* _DOCUMENT SEGMENT_:

- Opening Delimiter -

2013 Nissan Leaf, Nashville area test drive, April 2013
To allay fears about loss of capacity in its Leaf electric-car battery packs, Nissan announced today that it would offer what amounts to a battery leasing program after the pack goes out of warranty.
The cost of ensuring minimum capacity will be $100 a month.
The company now warranties the Leaf pack to maintain at least 70 percent of its capacity (or 9 of the 12 bars on the display) over the car's first five years or 60,000 miles.
But for owners who want assurance that they will continue to have at least that level of capacity, Nissan is introducing the new program.
The program will launch during "the first half of 2014," and Nissan said would provide more details before then. The program was first revealed on the MyNissanLeaf forum.
Most won't need it
"Nissan anticipates that the great majority of our current LEAF drivers," said Erik Gottfried, Nissan’s director of electric vehicle sales and marketing, "will never need this battery replacement option."
Some owners might also want the assurance that their car will have the very latest battery technology that's compatible, Nissan said--including any performance upgrades.
Leaf owners who sign up to pay the $100 monthly fee--presumably after the warranty expires--will have their car fitted with a new, 12-bar battery pack if the car's existing pack falls below 9 bars.
New or reconditioned
That replacement pack may be brand-new, or perhaps reconditioned, but it will provide 12 bars of capacity either way, said Brian Brockman, Nissan's senior manager of corporate communications.
Nissan will take back the car's used pack, to ensure proper recycling or reuse, but will own the car's newer pack thereafter.
What happens if the Leaf owner stops paying the monthly fee? Apparently the same thing as if the owner stops paying the car loan.

- Closing Delimiter -

* _LISTED RECORDS_:
- Opening Delimiter -

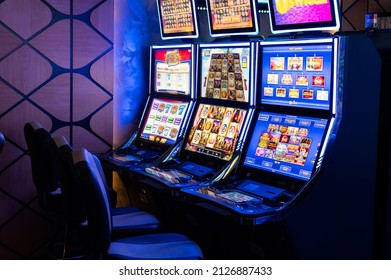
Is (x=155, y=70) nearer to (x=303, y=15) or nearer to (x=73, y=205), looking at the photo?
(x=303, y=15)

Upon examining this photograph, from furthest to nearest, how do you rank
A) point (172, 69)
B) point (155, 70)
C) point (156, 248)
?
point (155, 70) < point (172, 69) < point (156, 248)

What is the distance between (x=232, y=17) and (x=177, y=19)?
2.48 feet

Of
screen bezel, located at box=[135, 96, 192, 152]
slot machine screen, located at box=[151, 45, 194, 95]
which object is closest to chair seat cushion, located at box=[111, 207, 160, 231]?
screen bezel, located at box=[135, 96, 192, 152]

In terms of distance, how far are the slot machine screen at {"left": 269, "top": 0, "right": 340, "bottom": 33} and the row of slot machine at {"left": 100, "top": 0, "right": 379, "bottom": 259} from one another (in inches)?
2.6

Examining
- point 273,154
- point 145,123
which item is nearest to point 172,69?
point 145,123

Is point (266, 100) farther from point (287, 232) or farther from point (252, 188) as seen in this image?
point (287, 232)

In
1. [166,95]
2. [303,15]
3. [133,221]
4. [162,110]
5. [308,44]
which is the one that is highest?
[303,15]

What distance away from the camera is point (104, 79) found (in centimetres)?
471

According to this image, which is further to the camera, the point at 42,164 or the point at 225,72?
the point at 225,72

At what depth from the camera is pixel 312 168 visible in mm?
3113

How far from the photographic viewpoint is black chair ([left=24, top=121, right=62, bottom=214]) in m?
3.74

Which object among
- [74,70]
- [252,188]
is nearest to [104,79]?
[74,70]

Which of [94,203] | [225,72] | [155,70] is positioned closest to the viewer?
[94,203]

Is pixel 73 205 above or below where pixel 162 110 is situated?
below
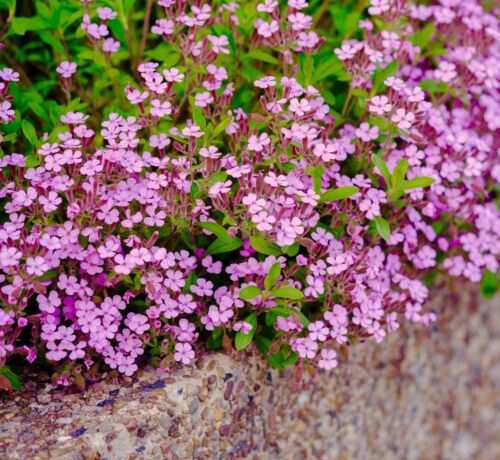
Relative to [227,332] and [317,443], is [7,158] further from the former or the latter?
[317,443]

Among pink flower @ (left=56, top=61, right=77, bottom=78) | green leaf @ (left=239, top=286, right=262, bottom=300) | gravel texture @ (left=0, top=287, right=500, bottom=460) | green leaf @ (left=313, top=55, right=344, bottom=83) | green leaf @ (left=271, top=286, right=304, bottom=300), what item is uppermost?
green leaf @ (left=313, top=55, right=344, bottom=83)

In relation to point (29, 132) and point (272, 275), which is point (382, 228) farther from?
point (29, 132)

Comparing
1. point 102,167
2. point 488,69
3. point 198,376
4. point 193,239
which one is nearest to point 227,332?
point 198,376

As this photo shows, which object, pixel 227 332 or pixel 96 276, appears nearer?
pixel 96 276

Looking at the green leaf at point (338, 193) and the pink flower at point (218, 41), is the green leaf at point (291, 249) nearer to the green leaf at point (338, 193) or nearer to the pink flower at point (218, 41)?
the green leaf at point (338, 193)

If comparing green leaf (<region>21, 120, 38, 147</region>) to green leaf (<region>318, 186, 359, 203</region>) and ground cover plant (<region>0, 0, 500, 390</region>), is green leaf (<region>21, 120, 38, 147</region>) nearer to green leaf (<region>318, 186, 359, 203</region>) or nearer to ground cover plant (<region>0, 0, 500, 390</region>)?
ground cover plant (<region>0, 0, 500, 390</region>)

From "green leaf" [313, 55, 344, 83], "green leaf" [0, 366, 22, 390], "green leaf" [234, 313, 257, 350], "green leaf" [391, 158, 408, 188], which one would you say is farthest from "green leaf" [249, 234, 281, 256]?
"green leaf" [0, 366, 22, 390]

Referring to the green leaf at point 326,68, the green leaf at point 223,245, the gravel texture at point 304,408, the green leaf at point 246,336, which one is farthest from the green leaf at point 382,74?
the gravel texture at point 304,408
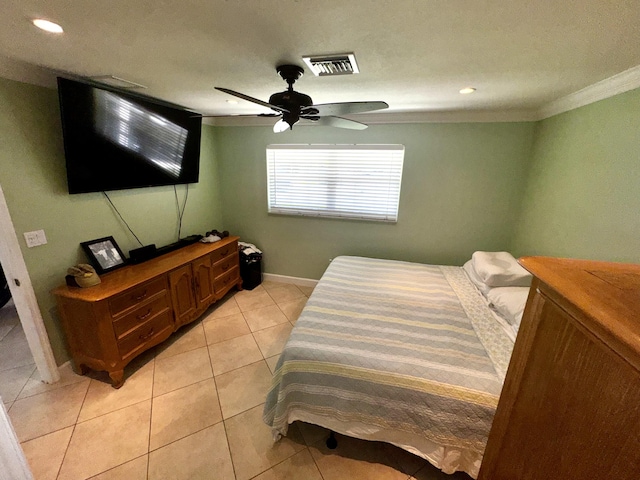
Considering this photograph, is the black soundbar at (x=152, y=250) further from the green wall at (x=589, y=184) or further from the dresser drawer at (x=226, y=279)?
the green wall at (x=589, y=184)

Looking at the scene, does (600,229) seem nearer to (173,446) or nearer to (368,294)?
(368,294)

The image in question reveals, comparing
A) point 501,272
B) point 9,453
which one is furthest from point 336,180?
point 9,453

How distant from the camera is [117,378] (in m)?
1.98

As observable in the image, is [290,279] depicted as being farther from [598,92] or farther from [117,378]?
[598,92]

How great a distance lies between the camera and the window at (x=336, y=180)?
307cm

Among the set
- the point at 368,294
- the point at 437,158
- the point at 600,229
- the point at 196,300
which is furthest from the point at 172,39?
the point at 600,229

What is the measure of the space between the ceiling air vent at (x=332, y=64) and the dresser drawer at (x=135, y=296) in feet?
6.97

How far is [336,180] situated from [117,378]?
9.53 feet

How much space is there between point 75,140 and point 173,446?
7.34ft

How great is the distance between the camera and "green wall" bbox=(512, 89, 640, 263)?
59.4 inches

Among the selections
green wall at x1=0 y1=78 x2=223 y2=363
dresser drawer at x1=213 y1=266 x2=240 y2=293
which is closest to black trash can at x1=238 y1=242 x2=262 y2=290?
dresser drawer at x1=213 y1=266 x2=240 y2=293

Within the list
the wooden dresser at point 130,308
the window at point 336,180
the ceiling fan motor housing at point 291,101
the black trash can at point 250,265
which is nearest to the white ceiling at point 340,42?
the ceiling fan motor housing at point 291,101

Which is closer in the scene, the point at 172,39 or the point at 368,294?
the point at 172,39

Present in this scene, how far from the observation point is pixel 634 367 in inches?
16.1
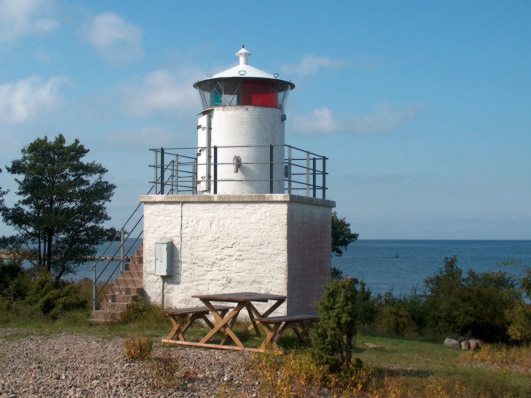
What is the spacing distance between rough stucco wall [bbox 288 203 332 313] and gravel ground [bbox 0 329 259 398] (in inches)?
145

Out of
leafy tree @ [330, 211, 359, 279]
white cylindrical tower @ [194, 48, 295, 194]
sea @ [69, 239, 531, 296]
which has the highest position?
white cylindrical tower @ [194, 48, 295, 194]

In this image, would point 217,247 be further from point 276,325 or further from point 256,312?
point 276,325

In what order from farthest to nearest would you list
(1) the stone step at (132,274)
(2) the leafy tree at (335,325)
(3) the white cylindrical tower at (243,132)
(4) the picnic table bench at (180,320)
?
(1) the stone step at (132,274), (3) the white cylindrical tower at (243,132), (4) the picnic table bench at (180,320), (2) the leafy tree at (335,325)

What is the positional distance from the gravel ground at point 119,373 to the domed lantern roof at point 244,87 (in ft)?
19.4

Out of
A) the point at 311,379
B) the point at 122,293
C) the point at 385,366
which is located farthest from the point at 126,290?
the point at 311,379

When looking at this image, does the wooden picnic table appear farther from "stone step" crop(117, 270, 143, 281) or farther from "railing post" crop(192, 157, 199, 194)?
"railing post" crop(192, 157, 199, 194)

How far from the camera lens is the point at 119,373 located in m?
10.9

- Closing Delimiter -

* _WHAT YOU WILL DO_:
a) According to the article on Nissan's Leaf battery program, when will the program launch?
b) Write the next part of the article on Nissan's Leaf battery program, starting after its final sentence.
The records are drawn from a separate source.

* _PER-TASK OUTPUTS_:
a) During the first half of 2014.

b)
Life over 15 years?
More than 65,000 Leafs will have been sold globally by the end of this month, a number that includes almost 30,000 in the U.S.
But battery-capacity losses in a small number of Leafs operated in Arizona's high temperatures raised the question of what would happen to a hard-used battery pack that lasted the average lifetime of a car, or about 15 years.
Under such circumstances, a 5- or 10-year-old Leaf could potentially need a replacement pack.
The new program is designed to meet that need at an affordable cost.
It was designed based on discussions with current and potential Leaf owners, and it also drew from Nissan's experience in Europe, where Leaf owners can choose to lease their battery pack from the start for a separate payment.
Lithium-ion battery pack of 2011 Nissan Leaf, showing cells assembled into modules
Price to fall
The price of electric-car battery packs today is sure to fall, just as prices for earlier nickel-metal-hydride battery packs for Toyota Prius hybrids have done.
When the first 2001 Toyota Prius hybrid was launched in the U.S. in late 2000, the cost of a replacement pack was just under $10,000.
More than a decade later, with volume efficiencies, that price has fallen by a factor of four, to $2,299 after a "core credit" of $1,350 for turning in the old battery pack to be recycled.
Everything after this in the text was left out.